Muthukumar et al. [184] reported a SERS immunosensor based on a silver-coated nanoporous silicon substrate, demonstrating its application for the rapid and sensitive detection of E. coli contamination in milk, which concludes that the miniaturized SERS platform is a reliable, rapid, and accurate tool for analyzing complex media, with strong potential for the routine on-site detection of emerging pathogens relevant to disease management. Wang et al. [185] reported a lateral flow immunoassay integrated with surface-enhanced Raman scattering (SERS-ICA) utilizing WS2-Au nanocomposites as SERS tags, enabling the ultrasensitive and quantitative detection of the foodborne pathogen E. coli O157:H7 in complex food samples. The proposed SERS assay enables the rapid, qualitative, and quantitative detection of E. coli O157:H7, demonstrating significant potential for field-based analysis.
Zavyalova et al. [186] developed a direct, one-step assembly protocol with colloidal nanoparticles to enable rapid SARS-CoV-2 detection within 7 min. The method achieves high sensitivity, with a limit of detection (LOD) of 5.5 × 104 TCID50/mL, and high specificity. Several studies have demonstrated the application of SERS for monitoring and identifying pathogen contamination in various food samples. Recent literature contains multiple comprehensive studies focusing on the application of SERS technology for SARS-CoV-2 detection [187,188,189,190]. A recent review by Chen et al. [191] comprehensively examines the development of non-noble metal SERS substrates and their applications in analytical fields such as biomarker detection and environmental monitoring.
SERS has emerged as a front-line diagnostic tool by overcoming key limitations of traditional methods, such as sensitivity, speed, and multiplexing.

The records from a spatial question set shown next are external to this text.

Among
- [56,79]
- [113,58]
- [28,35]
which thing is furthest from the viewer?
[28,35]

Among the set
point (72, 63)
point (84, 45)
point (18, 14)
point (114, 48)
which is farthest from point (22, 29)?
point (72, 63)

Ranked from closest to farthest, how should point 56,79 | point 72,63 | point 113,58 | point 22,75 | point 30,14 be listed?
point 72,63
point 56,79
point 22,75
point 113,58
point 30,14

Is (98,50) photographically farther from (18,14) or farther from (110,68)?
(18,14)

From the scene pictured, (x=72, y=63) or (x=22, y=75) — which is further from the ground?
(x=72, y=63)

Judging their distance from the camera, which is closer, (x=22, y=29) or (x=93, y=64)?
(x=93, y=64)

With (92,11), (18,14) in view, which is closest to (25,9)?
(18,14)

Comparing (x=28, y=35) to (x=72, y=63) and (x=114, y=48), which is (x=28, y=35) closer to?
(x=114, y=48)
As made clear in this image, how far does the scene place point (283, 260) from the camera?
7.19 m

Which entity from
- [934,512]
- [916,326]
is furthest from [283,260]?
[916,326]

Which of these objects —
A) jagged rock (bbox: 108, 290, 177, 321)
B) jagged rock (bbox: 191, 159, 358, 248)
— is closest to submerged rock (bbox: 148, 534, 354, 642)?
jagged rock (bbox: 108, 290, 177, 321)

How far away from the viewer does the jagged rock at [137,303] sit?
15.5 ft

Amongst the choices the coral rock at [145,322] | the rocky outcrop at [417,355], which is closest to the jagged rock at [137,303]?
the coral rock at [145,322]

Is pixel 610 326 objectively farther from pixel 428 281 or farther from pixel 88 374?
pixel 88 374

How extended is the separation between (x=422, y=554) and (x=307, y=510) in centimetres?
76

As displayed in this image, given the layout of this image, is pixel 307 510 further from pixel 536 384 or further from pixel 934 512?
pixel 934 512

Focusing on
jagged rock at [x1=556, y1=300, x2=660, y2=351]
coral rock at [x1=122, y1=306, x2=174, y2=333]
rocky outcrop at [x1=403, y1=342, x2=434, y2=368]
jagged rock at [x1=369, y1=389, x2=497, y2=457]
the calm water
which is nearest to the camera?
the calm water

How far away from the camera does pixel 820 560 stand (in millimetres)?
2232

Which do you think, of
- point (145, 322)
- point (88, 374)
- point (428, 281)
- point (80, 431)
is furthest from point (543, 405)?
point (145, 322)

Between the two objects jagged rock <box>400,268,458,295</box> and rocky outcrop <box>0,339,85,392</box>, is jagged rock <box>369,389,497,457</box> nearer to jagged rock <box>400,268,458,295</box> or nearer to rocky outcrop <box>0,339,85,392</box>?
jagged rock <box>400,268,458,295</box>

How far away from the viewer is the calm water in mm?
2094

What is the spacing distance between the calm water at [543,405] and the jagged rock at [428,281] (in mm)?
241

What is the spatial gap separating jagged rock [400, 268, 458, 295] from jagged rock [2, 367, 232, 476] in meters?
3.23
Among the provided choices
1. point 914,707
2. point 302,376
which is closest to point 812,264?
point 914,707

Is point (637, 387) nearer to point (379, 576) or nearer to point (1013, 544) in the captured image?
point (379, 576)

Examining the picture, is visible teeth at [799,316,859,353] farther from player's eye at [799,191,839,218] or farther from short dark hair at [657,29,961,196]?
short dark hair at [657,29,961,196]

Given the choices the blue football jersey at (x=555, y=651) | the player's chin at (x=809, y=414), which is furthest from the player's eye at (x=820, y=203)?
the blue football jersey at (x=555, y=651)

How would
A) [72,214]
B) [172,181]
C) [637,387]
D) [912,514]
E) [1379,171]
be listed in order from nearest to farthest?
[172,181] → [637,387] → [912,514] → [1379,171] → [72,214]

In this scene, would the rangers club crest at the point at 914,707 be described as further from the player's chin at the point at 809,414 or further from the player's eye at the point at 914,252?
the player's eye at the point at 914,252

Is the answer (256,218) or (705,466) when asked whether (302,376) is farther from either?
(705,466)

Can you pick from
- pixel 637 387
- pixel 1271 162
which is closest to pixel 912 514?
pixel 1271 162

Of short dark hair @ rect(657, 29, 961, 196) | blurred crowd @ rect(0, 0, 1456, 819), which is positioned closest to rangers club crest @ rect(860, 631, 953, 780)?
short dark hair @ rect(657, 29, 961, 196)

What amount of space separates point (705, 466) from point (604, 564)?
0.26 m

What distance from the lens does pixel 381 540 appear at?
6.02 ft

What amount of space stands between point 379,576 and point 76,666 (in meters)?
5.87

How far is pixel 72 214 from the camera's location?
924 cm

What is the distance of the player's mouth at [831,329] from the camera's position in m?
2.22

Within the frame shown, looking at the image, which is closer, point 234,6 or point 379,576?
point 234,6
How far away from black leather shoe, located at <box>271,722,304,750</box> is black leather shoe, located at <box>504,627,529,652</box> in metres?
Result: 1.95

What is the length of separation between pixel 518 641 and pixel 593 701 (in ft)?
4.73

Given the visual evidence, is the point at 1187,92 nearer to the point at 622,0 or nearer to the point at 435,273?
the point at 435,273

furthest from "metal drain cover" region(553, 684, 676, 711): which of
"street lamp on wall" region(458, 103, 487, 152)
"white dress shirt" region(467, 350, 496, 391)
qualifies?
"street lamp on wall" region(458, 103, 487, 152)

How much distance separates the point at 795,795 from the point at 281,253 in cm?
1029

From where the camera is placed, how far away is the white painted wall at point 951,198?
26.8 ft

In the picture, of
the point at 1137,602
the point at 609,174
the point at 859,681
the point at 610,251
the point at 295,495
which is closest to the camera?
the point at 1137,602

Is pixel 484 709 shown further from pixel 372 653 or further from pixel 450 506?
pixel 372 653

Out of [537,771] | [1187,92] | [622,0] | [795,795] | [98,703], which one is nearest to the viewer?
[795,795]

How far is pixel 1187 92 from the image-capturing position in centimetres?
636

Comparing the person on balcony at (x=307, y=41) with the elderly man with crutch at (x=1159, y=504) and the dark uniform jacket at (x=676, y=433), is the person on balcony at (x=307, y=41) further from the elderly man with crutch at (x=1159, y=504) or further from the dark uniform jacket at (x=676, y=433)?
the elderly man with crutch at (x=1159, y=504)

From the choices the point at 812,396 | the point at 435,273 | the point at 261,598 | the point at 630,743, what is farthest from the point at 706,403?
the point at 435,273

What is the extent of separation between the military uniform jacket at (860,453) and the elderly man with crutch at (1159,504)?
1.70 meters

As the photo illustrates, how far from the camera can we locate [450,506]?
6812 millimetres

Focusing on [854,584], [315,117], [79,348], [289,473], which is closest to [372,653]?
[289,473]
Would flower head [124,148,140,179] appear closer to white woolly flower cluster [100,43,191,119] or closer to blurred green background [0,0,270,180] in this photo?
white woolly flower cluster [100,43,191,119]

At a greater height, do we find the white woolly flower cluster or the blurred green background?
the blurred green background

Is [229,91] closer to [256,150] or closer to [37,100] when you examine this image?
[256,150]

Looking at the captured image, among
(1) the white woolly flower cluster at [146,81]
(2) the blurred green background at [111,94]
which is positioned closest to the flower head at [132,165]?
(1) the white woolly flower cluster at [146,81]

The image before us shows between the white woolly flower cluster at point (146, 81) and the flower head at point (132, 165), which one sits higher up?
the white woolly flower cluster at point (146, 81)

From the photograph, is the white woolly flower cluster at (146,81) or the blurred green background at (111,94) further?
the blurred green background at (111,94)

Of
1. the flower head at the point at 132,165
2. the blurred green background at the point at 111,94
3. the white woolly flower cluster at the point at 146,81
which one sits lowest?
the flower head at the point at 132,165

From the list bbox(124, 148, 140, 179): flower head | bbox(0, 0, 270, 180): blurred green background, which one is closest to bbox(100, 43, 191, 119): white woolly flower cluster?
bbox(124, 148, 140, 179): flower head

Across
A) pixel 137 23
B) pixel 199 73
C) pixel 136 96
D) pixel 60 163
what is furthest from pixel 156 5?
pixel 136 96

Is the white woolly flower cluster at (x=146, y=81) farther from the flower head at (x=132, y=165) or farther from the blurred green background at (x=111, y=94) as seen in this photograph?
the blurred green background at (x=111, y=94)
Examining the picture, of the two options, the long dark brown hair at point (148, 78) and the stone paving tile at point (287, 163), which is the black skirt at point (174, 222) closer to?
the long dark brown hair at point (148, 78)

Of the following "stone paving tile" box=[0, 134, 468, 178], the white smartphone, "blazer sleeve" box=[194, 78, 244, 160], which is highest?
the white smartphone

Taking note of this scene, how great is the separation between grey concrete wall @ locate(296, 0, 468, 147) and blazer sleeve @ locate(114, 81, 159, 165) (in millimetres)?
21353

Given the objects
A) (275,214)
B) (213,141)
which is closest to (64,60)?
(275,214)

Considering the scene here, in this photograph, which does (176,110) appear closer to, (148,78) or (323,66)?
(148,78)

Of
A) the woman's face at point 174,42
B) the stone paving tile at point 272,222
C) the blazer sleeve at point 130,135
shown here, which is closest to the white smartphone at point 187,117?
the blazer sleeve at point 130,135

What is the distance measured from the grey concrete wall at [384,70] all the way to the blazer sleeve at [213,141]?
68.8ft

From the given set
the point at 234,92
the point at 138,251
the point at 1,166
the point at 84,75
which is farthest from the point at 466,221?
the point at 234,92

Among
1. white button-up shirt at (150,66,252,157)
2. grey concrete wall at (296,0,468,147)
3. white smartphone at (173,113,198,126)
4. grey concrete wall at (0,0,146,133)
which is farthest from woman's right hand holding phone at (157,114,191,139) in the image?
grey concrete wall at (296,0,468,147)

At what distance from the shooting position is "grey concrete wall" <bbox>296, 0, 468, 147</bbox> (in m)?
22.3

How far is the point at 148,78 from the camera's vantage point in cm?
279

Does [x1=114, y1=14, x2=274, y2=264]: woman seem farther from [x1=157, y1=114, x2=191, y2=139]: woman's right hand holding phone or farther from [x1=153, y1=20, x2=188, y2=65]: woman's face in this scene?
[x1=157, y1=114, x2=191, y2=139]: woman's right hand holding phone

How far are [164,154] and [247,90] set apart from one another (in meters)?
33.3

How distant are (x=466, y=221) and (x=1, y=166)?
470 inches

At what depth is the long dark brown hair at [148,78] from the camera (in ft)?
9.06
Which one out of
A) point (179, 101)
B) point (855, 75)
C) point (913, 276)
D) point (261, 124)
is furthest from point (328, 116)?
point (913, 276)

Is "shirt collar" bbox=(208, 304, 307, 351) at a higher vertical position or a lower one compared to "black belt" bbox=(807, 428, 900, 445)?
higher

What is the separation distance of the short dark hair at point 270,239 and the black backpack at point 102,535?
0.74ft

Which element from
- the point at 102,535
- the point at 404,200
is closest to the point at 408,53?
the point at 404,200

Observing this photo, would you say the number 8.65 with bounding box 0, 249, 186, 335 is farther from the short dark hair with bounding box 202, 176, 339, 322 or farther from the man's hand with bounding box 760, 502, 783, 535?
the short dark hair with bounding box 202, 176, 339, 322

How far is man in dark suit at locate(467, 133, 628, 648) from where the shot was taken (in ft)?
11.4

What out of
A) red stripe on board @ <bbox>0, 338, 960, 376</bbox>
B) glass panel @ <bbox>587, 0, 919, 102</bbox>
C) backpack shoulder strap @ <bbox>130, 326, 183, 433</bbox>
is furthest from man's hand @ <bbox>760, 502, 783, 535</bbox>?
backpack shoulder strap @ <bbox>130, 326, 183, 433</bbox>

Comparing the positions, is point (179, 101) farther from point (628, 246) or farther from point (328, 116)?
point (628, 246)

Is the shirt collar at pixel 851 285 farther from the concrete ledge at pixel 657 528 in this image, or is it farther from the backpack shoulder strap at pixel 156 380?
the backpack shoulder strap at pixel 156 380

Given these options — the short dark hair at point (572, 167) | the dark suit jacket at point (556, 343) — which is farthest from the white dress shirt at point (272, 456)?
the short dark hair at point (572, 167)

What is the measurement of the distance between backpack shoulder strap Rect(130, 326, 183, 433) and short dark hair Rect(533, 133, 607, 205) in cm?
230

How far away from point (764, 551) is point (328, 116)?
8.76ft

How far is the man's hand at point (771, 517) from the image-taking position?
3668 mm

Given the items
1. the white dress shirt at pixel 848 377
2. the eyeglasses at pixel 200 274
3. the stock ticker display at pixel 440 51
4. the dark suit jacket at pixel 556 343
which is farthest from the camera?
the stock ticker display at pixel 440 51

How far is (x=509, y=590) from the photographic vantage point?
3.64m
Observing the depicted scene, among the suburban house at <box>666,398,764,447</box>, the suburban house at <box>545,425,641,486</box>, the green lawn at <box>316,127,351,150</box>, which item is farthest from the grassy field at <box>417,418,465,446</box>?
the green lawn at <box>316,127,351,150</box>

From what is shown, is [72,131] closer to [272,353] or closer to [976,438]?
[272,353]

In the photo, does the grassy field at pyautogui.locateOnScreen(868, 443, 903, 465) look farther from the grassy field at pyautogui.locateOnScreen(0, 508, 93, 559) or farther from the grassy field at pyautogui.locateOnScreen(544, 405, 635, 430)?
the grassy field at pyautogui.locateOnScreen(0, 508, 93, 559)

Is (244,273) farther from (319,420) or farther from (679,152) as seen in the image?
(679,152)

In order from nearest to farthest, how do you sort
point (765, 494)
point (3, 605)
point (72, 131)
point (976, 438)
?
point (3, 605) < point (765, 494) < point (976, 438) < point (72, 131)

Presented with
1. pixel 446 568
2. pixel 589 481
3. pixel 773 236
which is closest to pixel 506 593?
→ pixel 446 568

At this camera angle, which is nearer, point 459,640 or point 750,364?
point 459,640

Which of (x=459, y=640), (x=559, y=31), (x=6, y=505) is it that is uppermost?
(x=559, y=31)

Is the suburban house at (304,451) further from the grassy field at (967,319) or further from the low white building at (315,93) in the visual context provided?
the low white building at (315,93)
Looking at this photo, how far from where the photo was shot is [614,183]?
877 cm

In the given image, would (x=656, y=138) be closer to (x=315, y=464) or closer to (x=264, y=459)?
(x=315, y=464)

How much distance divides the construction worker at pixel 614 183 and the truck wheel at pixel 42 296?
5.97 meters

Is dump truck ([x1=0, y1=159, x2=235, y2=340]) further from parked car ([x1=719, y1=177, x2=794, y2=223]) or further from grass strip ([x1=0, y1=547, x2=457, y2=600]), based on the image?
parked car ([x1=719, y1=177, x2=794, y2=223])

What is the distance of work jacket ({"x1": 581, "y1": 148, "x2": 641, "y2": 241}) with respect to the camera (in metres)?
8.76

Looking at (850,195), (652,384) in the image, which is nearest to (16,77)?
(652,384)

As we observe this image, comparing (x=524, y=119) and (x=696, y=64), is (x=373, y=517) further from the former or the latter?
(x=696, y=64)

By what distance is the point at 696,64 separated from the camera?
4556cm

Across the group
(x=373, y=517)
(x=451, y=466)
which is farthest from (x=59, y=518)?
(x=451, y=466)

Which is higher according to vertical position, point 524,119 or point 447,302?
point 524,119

Its foundation in plasmonic signal enhancement on nanoscale metallic surfaces provides a direct mechanism to solve persistent diagnostic challenges. The enormous enhancement factor of SERS (108–1011) enables single-molecule detection, permitting the identification of trace biomarkers like cancer-derived exosomes or proteins at concentrations thousands of times lower than the detection threshold of conventional assays. The narrow spectral features of Raman reporters (<2 nm width) permit the simultaneous use of multiple unique SERS nanotags in a single assay. This facilitates parallel detection of biomarker panels from a minimal sample volume, yielding a comprehensive diagnostic profile for accurate disease stratification. SERS assays are now being integrated into user-friendly, rapid formats such as LFIAs and microfluidic chips. Consequently, the in situ label-free SERS method is a promising platform for the future of portable, rapid diagnostics, poised to enhance the practical deployment of Raman spectroscopy for infectious disease monitoring in clinical samples.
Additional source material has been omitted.